The tutorial is divided into two parts. In order to encourage
participation of those not aware of Java programming, the first part
covers an introduction to Java programming with emphasising on its key
features such as networking, concurrency, and graphics programming. The
second part covers issues related parallel and distributed computing
using Java. In this tutorial we will look at not only how Java can be
used to develop high performance applications, but also as part of the
computing infrastructure that enables these Java applications to run. We
will be not only considering localised platforms, such as clusters of
computers, but also ones on a more global scale, such as the emerging
computational GRID systems.
Thet Tutorial will cover the following areas:
o Java programming and core features
o Java constructs
o Multithreading
o Graphic programming
o Network programming
o Distributed programming
o Web building and social issues
o An overview of Java's potential as a platform for high-performance applications.
o A brief review of international efforts in this area.
o A discussion about the Java Grande Forum and their work on Java numerics, concurrency and applications.
o MPJ - the MPI-like interface to Java.
o A Jini-based infrastructure for supporting MPJ applications.
o A summary, where we discuss the lessons that have been learnt so far as well as the likely future trends of Java as a platform for high-performance computing.
Biography:
Rajkumar Buyya
Monash University, Australia
Rajkumar Buyya is a Research Scholar at the School of Computer Science
and Software Engineering, Monash University, Melbourne, Australia. He
was awarded Dharma Ratnakara Memorial Trust Gold Medal for his academic
excellence during 1992 by Kuvempu/Mysore University. He is co-author of
books: Mastering C++ and Microprocessor x86 Programming; and recently,
he has edited a two volume book on High Performance Cluster Computing:
Architectures and Systems (Vol. 1); Programming and Application (Vol.2)
published by Prentice Hall, USA. He served as Guest Editor for the
special issues of international journals: Parallel and Distributed
Computing Practices, Informatica: An International Journal of Computing
and Informatics, and Journal of Supercomputing.
Rajkumar is a
speaker in the IEEE Computer Society Chapter Tutorials Program. Along
with Mark Baker, he co-chairs the IEEE Computer Society Task Force on
Cluster Computing. He has contrbuted to the development of HPCC system
software environment for PARAM supercomputer developed by the Centre for
Development of Advanced Computing, India.

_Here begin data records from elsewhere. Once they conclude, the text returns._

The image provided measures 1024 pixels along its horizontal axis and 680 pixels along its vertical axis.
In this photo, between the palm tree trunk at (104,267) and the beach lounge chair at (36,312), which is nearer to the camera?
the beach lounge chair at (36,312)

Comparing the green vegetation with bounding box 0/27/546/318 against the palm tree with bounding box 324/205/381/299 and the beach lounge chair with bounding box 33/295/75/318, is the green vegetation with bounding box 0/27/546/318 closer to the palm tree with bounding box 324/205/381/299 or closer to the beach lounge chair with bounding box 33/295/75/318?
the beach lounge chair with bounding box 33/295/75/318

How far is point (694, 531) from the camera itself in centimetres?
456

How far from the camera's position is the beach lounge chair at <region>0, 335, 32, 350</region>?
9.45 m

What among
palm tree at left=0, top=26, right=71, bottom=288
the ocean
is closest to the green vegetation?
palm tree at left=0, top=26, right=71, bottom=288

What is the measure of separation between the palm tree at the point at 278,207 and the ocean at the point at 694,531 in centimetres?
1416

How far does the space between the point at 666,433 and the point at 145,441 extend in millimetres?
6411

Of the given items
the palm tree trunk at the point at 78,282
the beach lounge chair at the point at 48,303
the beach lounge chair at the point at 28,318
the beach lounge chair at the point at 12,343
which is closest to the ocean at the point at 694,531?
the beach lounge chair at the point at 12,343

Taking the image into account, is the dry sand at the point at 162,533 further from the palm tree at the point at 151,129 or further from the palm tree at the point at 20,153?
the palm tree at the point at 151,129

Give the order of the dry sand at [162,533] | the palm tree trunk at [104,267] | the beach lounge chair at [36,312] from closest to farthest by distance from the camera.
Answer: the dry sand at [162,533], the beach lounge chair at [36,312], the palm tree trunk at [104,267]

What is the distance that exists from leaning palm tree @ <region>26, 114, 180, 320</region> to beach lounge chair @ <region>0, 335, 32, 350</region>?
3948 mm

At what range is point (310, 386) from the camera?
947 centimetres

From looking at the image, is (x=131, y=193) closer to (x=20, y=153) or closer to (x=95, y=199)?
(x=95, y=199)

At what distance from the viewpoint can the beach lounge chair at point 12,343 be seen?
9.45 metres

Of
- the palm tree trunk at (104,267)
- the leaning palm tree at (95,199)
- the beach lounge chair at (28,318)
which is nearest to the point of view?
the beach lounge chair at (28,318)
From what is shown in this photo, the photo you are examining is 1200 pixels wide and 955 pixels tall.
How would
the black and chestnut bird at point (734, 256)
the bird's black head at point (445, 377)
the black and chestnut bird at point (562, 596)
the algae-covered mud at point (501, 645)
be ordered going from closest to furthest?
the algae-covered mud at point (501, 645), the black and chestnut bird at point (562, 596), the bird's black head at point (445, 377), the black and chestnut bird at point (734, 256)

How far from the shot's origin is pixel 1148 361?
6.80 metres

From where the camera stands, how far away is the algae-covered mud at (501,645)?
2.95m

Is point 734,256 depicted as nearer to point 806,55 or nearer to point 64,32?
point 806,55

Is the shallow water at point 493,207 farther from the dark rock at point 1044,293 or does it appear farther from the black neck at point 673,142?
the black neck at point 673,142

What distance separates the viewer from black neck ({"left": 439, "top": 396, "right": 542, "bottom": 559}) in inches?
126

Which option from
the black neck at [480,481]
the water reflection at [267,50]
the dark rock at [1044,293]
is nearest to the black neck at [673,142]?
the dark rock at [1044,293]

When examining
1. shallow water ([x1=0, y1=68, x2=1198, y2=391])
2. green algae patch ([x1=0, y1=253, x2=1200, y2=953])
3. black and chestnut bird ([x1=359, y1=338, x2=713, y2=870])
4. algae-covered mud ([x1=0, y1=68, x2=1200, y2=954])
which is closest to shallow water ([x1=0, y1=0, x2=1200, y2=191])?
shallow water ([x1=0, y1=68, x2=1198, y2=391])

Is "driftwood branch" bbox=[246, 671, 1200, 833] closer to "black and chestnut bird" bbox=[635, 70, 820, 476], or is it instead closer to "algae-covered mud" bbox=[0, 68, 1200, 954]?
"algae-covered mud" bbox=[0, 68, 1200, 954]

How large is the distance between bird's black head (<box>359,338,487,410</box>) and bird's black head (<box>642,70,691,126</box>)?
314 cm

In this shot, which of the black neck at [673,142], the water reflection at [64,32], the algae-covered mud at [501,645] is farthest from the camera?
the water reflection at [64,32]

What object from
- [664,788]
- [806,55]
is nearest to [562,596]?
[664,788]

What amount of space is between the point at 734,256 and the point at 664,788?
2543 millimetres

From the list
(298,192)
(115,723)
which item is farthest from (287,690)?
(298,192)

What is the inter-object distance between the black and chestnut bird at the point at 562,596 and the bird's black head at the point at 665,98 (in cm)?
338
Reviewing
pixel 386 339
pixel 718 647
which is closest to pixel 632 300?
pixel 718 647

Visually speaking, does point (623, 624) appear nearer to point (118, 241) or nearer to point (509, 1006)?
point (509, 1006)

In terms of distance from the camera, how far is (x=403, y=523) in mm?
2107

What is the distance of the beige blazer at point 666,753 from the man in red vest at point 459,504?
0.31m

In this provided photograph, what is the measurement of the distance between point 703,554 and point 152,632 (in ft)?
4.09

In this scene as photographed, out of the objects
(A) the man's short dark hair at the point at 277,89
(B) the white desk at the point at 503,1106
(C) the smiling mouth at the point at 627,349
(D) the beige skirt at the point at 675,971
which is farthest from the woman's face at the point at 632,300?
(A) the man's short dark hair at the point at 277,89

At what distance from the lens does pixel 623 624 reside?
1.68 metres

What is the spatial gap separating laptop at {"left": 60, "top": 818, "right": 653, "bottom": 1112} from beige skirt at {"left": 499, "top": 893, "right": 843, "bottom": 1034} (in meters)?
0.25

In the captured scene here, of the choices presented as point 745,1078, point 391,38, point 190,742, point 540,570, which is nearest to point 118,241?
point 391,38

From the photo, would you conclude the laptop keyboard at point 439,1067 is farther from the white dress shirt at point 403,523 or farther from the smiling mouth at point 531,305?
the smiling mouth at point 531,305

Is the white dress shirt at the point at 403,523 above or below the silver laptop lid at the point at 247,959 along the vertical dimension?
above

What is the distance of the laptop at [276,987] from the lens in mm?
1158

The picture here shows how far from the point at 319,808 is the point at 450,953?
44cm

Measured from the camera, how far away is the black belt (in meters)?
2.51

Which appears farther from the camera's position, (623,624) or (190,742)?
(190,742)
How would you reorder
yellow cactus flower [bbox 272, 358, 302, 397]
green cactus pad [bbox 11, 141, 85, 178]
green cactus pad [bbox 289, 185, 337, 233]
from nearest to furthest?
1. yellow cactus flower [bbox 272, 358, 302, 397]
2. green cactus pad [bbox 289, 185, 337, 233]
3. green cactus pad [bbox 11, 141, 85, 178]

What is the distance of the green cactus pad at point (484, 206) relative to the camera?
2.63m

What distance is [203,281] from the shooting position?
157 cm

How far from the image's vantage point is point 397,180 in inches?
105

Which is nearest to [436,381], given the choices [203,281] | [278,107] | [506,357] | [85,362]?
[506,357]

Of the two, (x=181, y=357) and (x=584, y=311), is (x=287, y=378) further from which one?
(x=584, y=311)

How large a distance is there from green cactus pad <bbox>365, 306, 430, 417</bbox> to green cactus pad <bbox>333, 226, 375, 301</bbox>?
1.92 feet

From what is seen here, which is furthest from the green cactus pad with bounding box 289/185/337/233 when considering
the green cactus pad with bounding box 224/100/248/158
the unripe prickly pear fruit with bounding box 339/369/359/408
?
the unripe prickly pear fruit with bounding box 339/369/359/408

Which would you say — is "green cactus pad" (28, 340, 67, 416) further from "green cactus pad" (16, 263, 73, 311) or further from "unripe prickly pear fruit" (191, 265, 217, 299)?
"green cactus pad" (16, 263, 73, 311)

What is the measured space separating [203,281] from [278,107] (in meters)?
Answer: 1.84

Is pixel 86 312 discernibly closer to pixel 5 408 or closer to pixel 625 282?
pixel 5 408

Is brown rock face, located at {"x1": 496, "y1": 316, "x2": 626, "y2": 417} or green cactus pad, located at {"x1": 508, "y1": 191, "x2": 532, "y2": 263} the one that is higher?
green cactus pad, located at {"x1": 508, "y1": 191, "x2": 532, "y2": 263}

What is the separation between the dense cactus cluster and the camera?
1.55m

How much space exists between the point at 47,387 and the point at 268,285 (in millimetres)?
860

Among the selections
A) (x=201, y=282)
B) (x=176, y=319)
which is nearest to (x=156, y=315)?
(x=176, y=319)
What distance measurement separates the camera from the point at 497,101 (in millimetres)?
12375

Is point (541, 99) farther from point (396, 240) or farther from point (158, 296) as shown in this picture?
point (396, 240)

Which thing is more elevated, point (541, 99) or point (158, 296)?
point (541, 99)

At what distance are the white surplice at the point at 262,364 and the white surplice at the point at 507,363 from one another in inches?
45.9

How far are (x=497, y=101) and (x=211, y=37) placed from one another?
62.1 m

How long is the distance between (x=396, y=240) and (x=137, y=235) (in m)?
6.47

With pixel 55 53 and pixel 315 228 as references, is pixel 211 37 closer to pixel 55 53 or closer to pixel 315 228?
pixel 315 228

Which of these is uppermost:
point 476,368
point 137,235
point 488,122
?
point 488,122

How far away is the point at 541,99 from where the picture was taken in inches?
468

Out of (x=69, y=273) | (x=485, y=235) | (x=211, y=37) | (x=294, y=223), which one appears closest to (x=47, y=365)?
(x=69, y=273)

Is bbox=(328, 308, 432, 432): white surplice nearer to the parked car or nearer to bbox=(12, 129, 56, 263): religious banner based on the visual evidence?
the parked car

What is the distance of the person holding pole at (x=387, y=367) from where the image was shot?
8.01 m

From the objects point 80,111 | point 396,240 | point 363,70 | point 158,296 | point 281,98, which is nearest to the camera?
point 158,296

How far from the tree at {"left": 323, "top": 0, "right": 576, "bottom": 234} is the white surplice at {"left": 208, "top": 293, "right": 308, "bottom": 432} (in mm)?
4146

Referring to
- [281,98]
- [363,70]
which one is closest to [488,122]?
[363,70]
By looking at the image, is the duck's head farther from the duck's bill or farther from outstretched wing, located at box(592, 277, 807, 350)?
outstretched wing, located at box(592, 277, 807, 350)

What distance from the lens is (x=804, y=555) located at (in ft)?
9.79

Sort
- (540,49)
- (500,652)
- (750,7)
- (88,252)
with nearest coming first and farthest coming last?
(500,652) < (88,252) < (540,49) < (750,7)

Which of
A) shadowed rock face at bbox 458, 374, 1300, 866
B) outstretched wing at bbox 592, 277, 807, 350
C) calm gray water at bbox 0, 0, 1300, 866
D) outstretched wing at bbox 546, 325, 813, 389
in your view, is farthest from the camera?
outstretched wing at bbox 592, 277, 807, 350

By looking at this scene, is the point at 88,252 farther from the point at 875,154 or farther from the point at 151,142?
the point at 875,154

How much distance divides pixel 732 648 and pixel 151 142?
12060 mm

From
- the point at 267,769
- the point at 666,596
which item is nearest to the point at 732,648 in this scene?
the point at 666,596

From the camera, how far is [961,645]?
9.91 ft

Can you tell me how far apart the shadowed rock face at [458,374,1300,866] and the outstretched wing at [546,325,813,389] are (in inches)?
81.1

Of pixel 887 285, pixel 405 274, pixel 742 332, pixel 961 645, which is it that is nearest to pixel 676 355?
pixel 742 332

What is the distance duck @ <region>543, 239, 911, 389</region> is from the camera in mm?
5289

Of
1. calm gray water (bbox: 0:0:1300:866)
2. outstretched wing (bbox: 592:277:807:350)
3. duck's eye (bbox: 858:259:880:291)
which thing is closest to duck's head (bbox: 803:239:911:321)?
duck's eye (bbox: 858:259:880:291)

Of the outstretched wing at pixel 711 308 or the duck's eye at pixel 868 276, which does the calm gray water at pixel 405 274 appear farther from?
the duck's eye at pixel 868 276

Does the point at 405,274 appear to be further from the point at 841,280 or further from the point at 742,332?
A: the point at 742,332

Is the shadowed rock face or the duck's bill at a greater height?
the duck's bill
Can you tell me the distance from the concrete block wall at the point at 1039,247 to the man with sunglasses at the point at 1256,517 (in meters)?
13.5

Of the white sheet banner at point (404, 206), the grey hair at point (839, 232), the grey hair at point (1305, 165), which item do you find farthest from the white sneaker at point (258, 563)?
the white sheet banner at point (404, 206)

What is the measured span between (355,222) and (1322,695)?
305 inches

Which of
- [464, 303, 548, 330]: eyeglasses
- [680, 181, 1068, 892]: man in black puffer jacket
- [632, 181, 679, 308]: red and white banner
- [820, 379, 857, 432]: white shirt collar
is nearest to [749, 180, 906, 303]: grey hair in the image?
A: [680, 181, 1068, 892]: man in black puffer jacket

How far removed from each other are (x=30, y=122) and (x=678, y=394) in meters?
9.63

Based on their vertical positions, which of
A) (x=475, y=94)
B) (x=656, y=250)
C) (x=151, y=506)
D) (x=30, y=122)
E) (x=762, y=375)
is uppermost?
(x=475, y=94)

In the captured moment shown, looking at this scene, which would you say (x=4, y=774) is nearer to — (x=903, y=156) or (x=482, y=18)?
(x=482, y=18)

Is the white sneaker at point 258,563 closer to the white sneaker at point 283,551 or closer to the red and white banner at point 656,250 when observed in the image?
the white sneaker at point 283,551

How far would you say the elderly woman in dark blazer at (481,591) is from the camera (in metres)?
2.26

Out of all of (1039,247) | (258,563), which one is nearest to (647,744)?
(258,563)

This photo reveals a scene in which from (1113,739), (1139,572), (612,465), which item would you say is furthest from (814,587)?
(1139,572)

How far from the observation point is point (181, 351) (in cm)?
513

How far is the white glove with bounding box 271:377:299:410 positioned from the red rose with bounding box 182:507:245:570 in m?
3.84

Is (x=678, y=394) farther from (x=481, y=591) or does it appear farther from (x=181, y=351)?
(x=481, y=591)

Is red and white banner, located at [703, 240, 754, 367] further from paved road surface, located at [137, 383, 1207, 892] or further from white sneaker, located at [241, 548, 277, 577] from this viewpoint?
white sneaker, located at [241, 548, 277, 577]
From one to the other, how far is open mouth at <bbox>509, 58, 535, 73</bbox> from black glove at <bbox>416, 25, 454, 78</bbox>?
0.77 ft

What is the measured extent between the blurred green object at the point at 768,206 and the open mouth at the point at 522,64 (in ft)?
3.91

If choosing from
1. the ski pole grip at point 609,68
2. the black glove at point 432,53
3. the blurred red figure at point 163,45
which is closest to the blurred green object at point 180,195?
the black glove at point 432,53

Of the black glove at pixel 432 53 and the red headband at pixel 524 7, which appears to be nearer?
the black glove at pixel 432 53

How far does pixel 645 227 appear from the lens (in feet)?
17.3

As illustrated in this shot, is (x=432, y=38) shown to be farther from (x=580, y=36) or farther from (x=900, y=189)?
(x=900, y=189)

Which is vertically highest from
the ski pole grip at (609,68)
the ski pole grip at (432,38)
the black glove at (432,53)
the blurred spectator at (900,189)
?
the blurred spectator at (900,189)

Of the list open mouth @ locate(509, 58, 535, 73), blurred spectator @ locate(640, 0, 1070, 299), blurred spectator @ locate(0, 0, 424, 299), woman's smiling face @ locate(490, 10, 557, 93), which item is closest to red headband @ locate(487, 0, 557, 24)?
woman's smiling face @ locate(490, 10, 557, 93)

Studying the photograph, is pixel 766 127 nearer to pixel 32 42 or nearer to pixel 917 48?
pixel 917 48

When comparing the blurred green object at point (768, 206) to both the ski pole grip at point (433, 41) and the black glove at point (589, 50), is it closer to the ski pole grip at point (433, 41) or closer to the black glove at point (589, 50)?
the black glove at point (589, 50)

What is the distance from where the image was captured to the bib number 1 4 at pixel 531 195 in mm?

Rajkumar conducted tutorials on advanced technologies such as Parallel,
Distributed and Multithreaded Computing, Client/Server Computing,
Internet and Java, Cluster Computing, and Java and High Performance
Computing at international conferences. He has organised/chaired
workshops, symposiums, and conferences at the international level in the
areas of Cluster Computing and Grid Computing. He also serves as a
reporter for Asian Technology Information Program, Japan/USA. His
research papers have appeared in international conferences and journals.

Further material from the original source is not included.